Maçın geneline bakacak olursak, head koç Kyle Shanahan geçen hafta öyle ahım şahım olmayan Jets running back’leri Isaiah Crowell ve Bilal Powell’ı coşturan Detroit savunmasının bu zaafını maç boyunca kullanmaya çalıştı. Bu nedenle pas oyunundan çok koşuya dayalı oyunlar tercih edildi. Bir de pas oyunu ağırlıklı oynamaya kalkılsa kaç sack olurdu merak ediyorum doğrusu. Garoppolo’nun can sıkan sack’lenmeleri hariç ilk üç periyottaki defans ve ofansın dengeli oyunu sonucu son periyoda 27-13 ile 14 sayı önde girip bir de Gould’un alan golüyle fark 17 ye çıkınca muhtemelen Matthew Stafford ve arkadaşları hariç herkes maçın bittiğini düşündü. Ancak son yıllarda pek çok maçı dördüncü çeyrekte çevirmeyi başarmış Matthew Stafford neredeyse şapkadan bir tavşan daha çıkarıyordu ki 49ers’ın imdadına o ana kadar koşmadan çok pas tutma açısından oldukça iyi bir maç çıkarmış olan Detroit running back’i Theo Riddick yetişti. Tam da maç son 11 dakikada 17 sayı farka ulaşmışken koşu oyunuyla zamanı eritmek yerine hala pas oyunu tercih eden Shanahan’ın ellerinden kayıp gitmek üzereyken, maçın bitimine 25 saniye kala üçüncü hak ve iki yard oyununda çok kolay bir pası elinden düşüren Riddick maçın skorunu San Fransisko lehine tayin etmiş oldu. Aslında bu çekirgenin ikinci sıçrayışıydı bile denilebilir zira bundan önce şans maçın bitimine 2:15 kala Garoppolo’nun orta sahaya yakın bir yerde kullandığı hızlı pasın Breida’dan önce Lions oyuncularının kucağına düşmesinde yüzümüze gülmüştü. Herkes topun el değiştirdiğini düşünürken çalınan bir savunma holding’i imdada yetişti de hem maç riske girmedi hem de iki yıl önceki Super Bowl 50’nin son periyodunda 28 sayı farkı koruyamayan takımın hücum koordinatörü Shanahan kariyerine bir geri dönüş daha yazılmasından kurtulmuş oldu. Maçtan sonra Richard Sherman’ın bu bize galibiyetten çok mağlubiyet yazar minvalindeki sözlerinden de anlaşılacağı üzere son periyottaki oyun yüzünden ağızlarda keçiboynuzu tadından bir maç kaldığı rahatlıkla söylenebilir.

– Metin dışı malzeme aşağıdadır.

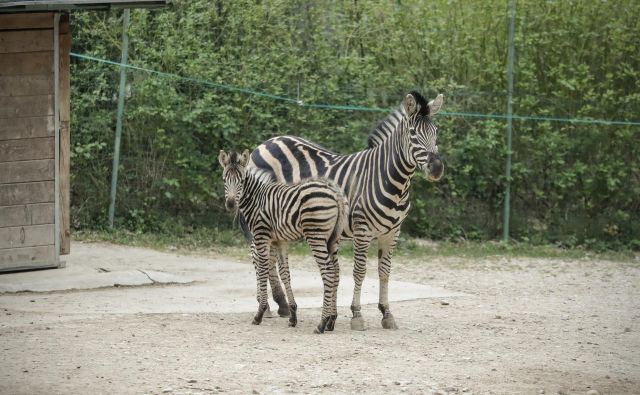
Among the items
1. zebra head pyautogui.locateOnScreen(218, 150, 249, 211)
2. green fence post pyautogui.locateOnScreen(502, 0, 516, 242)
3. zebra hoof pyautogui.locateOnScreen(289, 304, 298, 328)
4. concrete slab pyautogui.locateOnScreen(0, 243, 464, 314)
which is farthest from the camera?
green fence post pyautogui.locateOnScreen(502, 0, 516, 242)

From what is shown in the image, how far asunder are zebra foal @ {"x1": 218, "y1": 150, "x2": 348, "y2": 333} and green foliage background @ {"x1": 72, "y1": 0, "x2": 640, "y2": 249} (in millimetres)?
4695

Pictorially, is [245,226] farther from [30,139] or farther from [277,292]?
[30,139]

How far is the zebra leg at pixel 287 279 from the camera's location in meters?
9.16

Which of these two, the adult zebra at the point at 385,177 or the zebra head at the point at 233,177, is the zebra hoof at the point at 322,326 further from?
the zebra head at the point at 233,177

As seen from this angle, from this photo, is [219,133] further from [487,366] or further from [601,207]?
[487,366]

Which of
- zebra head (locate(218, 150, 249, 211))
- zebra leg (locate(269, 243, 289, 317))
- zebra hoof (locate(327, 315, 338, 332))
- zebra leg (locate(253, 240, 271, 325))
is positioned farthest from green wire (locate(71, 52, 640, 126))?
zebra hoof (locate(327, 315, 338, 332))

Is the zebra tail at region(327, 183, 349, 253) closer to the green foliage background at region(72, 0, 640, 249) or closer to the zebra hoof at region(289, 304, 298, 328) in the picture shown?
the zebra hoof at region(289, 304, 298, 328)

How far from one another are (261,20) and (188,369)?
27.8ft

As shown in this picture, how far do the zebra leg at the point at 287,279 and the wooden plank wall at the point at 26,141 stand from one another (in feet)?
10.1

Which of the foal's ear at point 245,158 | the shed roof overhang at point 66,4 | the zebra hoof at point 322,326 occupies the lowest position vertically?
the zebra hoof at point 322,326

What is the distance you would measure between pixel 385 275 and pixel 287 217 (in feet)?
3.77

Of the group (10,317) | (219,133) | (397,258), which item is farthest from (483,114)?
(10,317)

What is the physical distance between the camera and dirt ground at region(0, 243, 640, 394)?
7.07 meters

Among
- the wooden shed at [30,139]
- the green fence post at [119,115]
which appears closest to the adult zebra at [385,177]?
the wooden shed at [30,139]
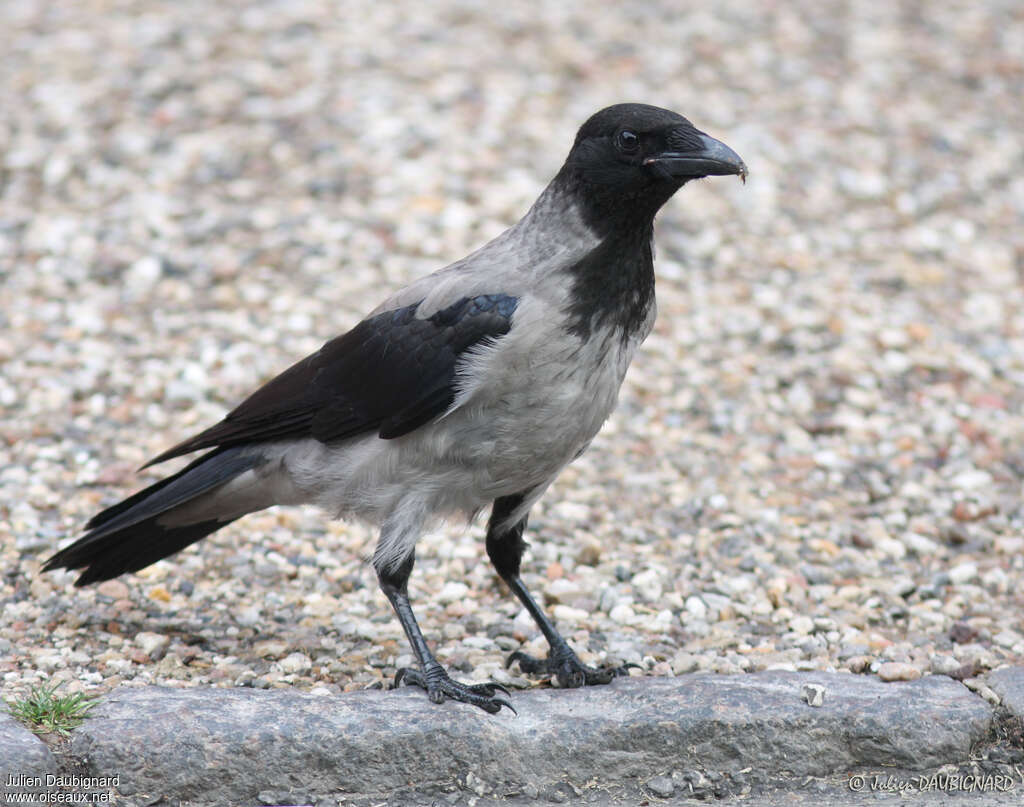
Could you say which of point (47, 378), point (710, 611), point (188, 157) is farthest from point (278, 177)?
point (710, 611)

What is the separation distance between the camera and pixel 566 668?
198 inches

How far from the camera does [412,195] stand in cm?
902

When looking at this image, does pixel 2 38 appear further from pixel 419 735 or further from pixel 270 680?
pixel 419 735

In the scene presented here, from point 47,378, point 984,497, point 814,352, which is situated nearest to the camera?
point 984,497

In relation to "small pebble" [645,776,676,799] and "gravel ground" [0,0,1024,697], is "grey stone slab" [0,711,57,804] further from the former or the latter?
"small pebble" [645,776,676,799]

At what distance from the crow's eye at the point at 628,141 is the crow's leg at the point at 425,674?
170cm

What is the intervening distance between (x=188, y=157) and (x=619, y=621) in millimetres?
5289

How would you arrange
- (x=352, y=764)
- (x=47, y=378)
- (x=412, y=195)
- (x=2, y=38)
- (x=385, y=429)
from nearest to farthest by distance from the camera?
(x=352, y=764)
(x=385, y=429)
(x=47, y=378)
(x=412, y=195)
(x=2, y=38)

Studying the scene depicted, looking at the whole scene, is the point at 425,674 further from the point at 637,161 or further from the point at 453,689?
the point at 637,161

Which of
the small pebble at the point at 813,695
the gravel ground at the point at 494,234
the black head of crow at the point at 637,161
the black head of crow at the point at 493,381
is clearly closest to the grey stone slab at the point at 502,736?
the small pebble at the point at 813,695

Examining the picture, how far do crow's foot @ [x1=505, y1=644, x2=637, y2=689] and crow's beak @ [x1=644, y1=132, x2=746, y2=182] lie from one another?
187cm

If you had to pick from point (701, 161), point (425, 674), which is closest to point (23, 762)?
point (425, 674)

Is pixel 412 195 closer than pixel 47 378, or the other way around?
pixel 47 378

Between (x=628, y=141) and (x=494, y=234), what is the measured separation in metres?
3.84
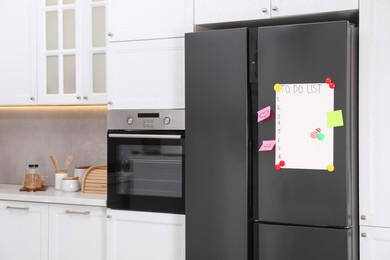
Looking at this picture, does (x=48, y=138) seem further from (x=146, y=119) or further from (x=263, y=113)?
(x=263, y=113)

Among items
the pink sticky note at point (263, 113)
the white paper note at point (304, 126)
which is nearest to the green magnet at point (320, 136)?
the white paper note at point (304, 126)

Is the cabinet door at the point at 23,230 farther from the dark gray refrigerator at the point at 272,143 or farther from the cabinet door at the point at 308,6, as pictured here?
the cabinet door at the point at 308,6

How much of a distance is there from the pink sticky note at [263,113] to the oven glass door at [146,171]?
1.68 ft

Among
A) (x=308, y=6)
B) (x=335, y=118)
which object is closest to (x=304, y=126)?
(x=335, y=118)

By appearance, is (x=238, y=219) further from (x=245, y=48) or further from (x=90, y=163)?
(x=90, y=163)

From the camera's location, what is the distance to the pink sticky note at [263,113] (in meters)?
2.73

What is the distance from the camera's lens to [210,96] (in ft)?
9.49

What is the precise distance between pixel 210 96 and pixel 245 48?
302 mm

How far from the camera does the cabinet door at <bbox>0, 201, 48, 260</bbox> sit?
359cm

Sonuç olarak nasıl geçen hafta yenildiğimize çok üzülemediysek bu hafta da galibiyete tam manasıyla sevinemediğimiz bir maç yaşamış olduk. Olaya şu açıdan bakılacak olursa, eskiden bu tip maçları kaybederdik. 2017 de epey bir maçı üç ve daha altı bir farkla kaybettiğimiz unutulmamalı. En azından bu kez kaybedilmedi ki bu haftanın bardağın dolu tarafı da bu olsun diyelim. Gelecek beş maça baktığımızda Chiefs, Chargers, Packers deplasman ve Cardinals, Rams iç maç takvimi görüyoruz ki bu secondary performansı ve rakip QB’leri düşünüldüğünde bardağın ne tarafına baksak karşımıza sıkıntıdan başka bir şey çıkmıyor.

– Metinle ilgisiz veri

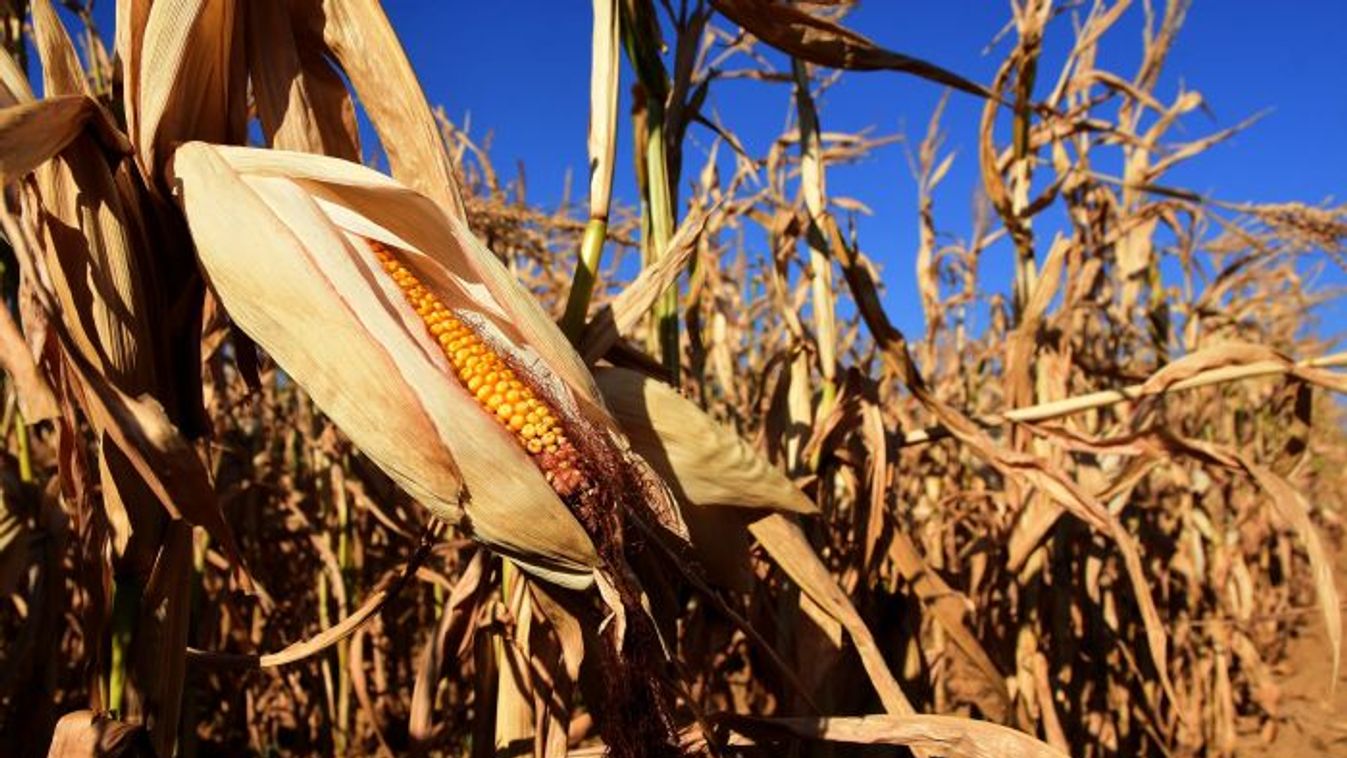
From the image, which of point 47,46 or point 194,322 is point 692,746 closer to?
point 194,322

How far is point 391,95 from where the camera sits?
1.13m

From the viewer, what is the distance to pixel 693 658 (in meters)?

Haftanın dikkat çekenlerine gelince; ilk iki haftaya bakıldığında savunma ve hücumu birlikte değerlendirecek olursak “takım” olma konusundaki olağan şüpheliler Rams, Jaguars ve Vikings bu konumlarını aynen koruyor. Her ne kadar Packers’ı Lambeau Field’da yenme şansını kicker Carlson’un 35 yard gibi son derece makul bir mesafeden topu dışarı atmasıyla kaçırıp beraberliğe razı olmuş olsa da ikide iki yapamamış olmak Vikings’i bu grubun dışında bırakmayı gerektirmiyor.

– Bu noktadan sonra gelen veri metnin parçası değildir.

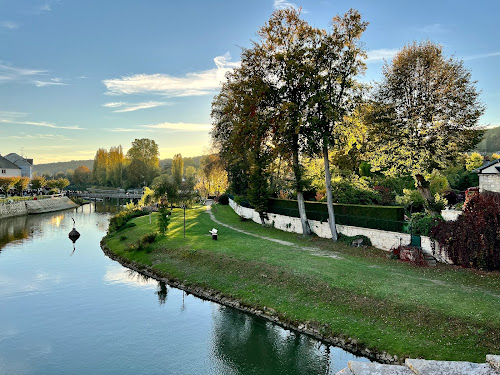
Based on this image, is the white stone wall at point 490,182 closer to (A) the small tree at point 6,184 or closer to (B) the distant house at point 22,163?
(A) the small tree at point 6,184

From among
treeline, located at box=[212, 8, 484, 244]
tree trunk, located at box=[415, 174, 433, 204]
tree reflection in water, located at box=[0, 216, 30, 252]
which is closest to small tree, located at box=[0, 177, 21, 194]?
tree reflection in water, located at box=[0, 216, 30, 252]

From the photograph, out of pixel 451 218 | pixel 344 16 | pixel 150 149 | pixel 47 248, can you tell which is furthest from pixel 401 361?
pixel 150 149

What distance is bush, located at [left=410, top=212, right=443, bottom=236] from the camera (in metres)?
23.0

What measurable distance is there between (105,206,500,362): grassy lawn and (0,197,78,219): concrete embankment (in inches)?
1727

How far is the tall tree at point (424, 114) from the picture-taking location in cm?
3133

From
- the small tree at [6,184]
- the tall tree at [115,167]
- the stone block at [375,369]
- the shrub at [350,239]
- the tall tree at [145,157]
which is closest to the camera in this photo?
the stone block at [375,369]

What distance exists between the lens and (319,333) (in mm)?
17000

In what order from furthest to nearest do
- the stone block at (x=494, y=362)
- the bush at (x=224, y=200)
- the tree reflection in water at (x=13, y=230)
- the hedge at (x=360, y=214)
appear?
the bush at (x=224, y=200), the tree reflection in water at (x=13, y=230), the hedge at (x=360, y=214), the stone block at (x=494, y=362)

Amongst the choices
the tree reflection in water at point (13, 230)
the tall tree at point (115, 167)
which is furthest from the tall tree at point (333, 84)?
the tall tree at point (115, 167)

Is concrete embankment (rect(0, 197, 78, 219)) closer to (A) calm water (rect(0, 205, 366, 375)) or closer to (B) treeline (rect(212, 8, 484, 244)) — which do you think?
(A) calm water (rect(0, 205, 366, 375))

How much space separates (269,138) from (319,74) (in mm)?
6540

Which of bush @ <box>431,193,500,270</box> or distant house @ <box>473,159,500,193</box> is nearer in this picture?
bush @ <box>431,193,500,270</box>

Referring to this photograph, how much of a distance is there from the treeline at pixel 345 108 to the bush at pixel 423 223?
6960 millimetres

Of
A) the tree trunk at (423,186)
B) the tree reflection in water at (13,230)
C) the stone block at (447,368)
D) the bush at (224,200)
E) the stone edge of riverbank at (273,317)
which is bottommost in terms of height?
the stone edge of riverbank at (273,317)
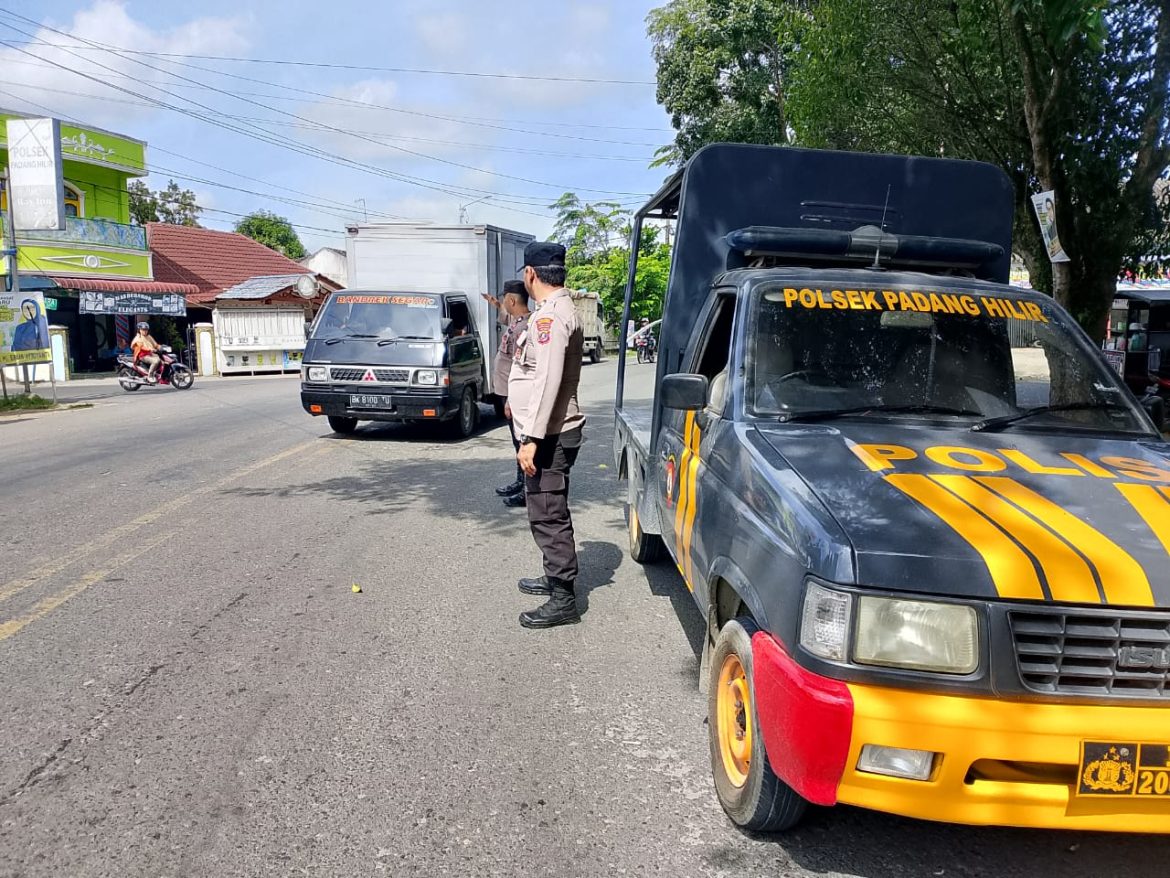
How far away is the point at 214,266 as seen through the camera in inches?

Bu takımların dışında aldıkları sonuçla herkesi şaşırtmaya devam eden bir Buccaneers, Chiefs, Broncos ve Bengals dörtlüsü var ki gönlüm geçen hafta Packers’i elinden kaçırıp bu hafta Seahawks’ı yenen Chicago’yu da bu sınıfa sokmaktan yana. Chicago’nun bu dörtlüden tek farkı hücum yönünün daha az üretken olması. Bu grupta haydi her seneye bu şekilde doludizgin başlayan Chiefs’e alıştık desek bile Bucs ve yedek QB’si Fitzpatrick’in Saints’in ardından geçen yılın şampiyonu Eagles’a karşı da galibiyet elde etmesi takım derdi olmayan NFL severlerin sempatisini kazanmalarına yetti de arttı bile.
Sam Darnold ve Joe Flacco gerçeklerle yüzleşirken, Blake Bortles’dan 377 yard, dört TD, bir interception’lık performans ve Patriots’a karşı galibiyet ile Fournette’e ihtiyacım yok mesajı geldi. Yeri gelmişken son periyotta maç 31-13 den 31-20’ye dönmüş ve Patriots rüzgarı arkasına almış doludizgin akıyorken, muhtemelen Jags taraftarının da aklına, daha çok taze olan konferans finalindeki geri dönüş gelmiştir. Neyse ki onları bu sefer korkulu rüya görmelerine o maçın kahramanı Brady’nin bu kez fumble yapması engel oldu.
Andy Dalton dört TD pasıyla takımını sırtlamaya devam ederken, Cardinals’da hem tutanı (Larry Fitzgerald) hem de koşanı (David Johnson) olan Sam Bradford maçı sıfır sayıyla tamamladı (90 yard ve bir INT nedir ya?). Olaya tutan ve koşan yönüyle bakacak olursak bir hayal kırıklığı da OdelL Beckham Jr. ve Saquon Barkley’e rağmen sayı üretmekte zorlanarak Cowboys’a kaybeden Eli Manning ve New York Giants hanesine yazmak lazım. Özellikle haftanın Russell Wilson ve Garoppolo’dan sonra bir diğer altı kez sack olan QB’si olmayı başaran Eli Manning için onu koruyamayan O-Line hattının günahı epey büyük olduğu söylenebilir.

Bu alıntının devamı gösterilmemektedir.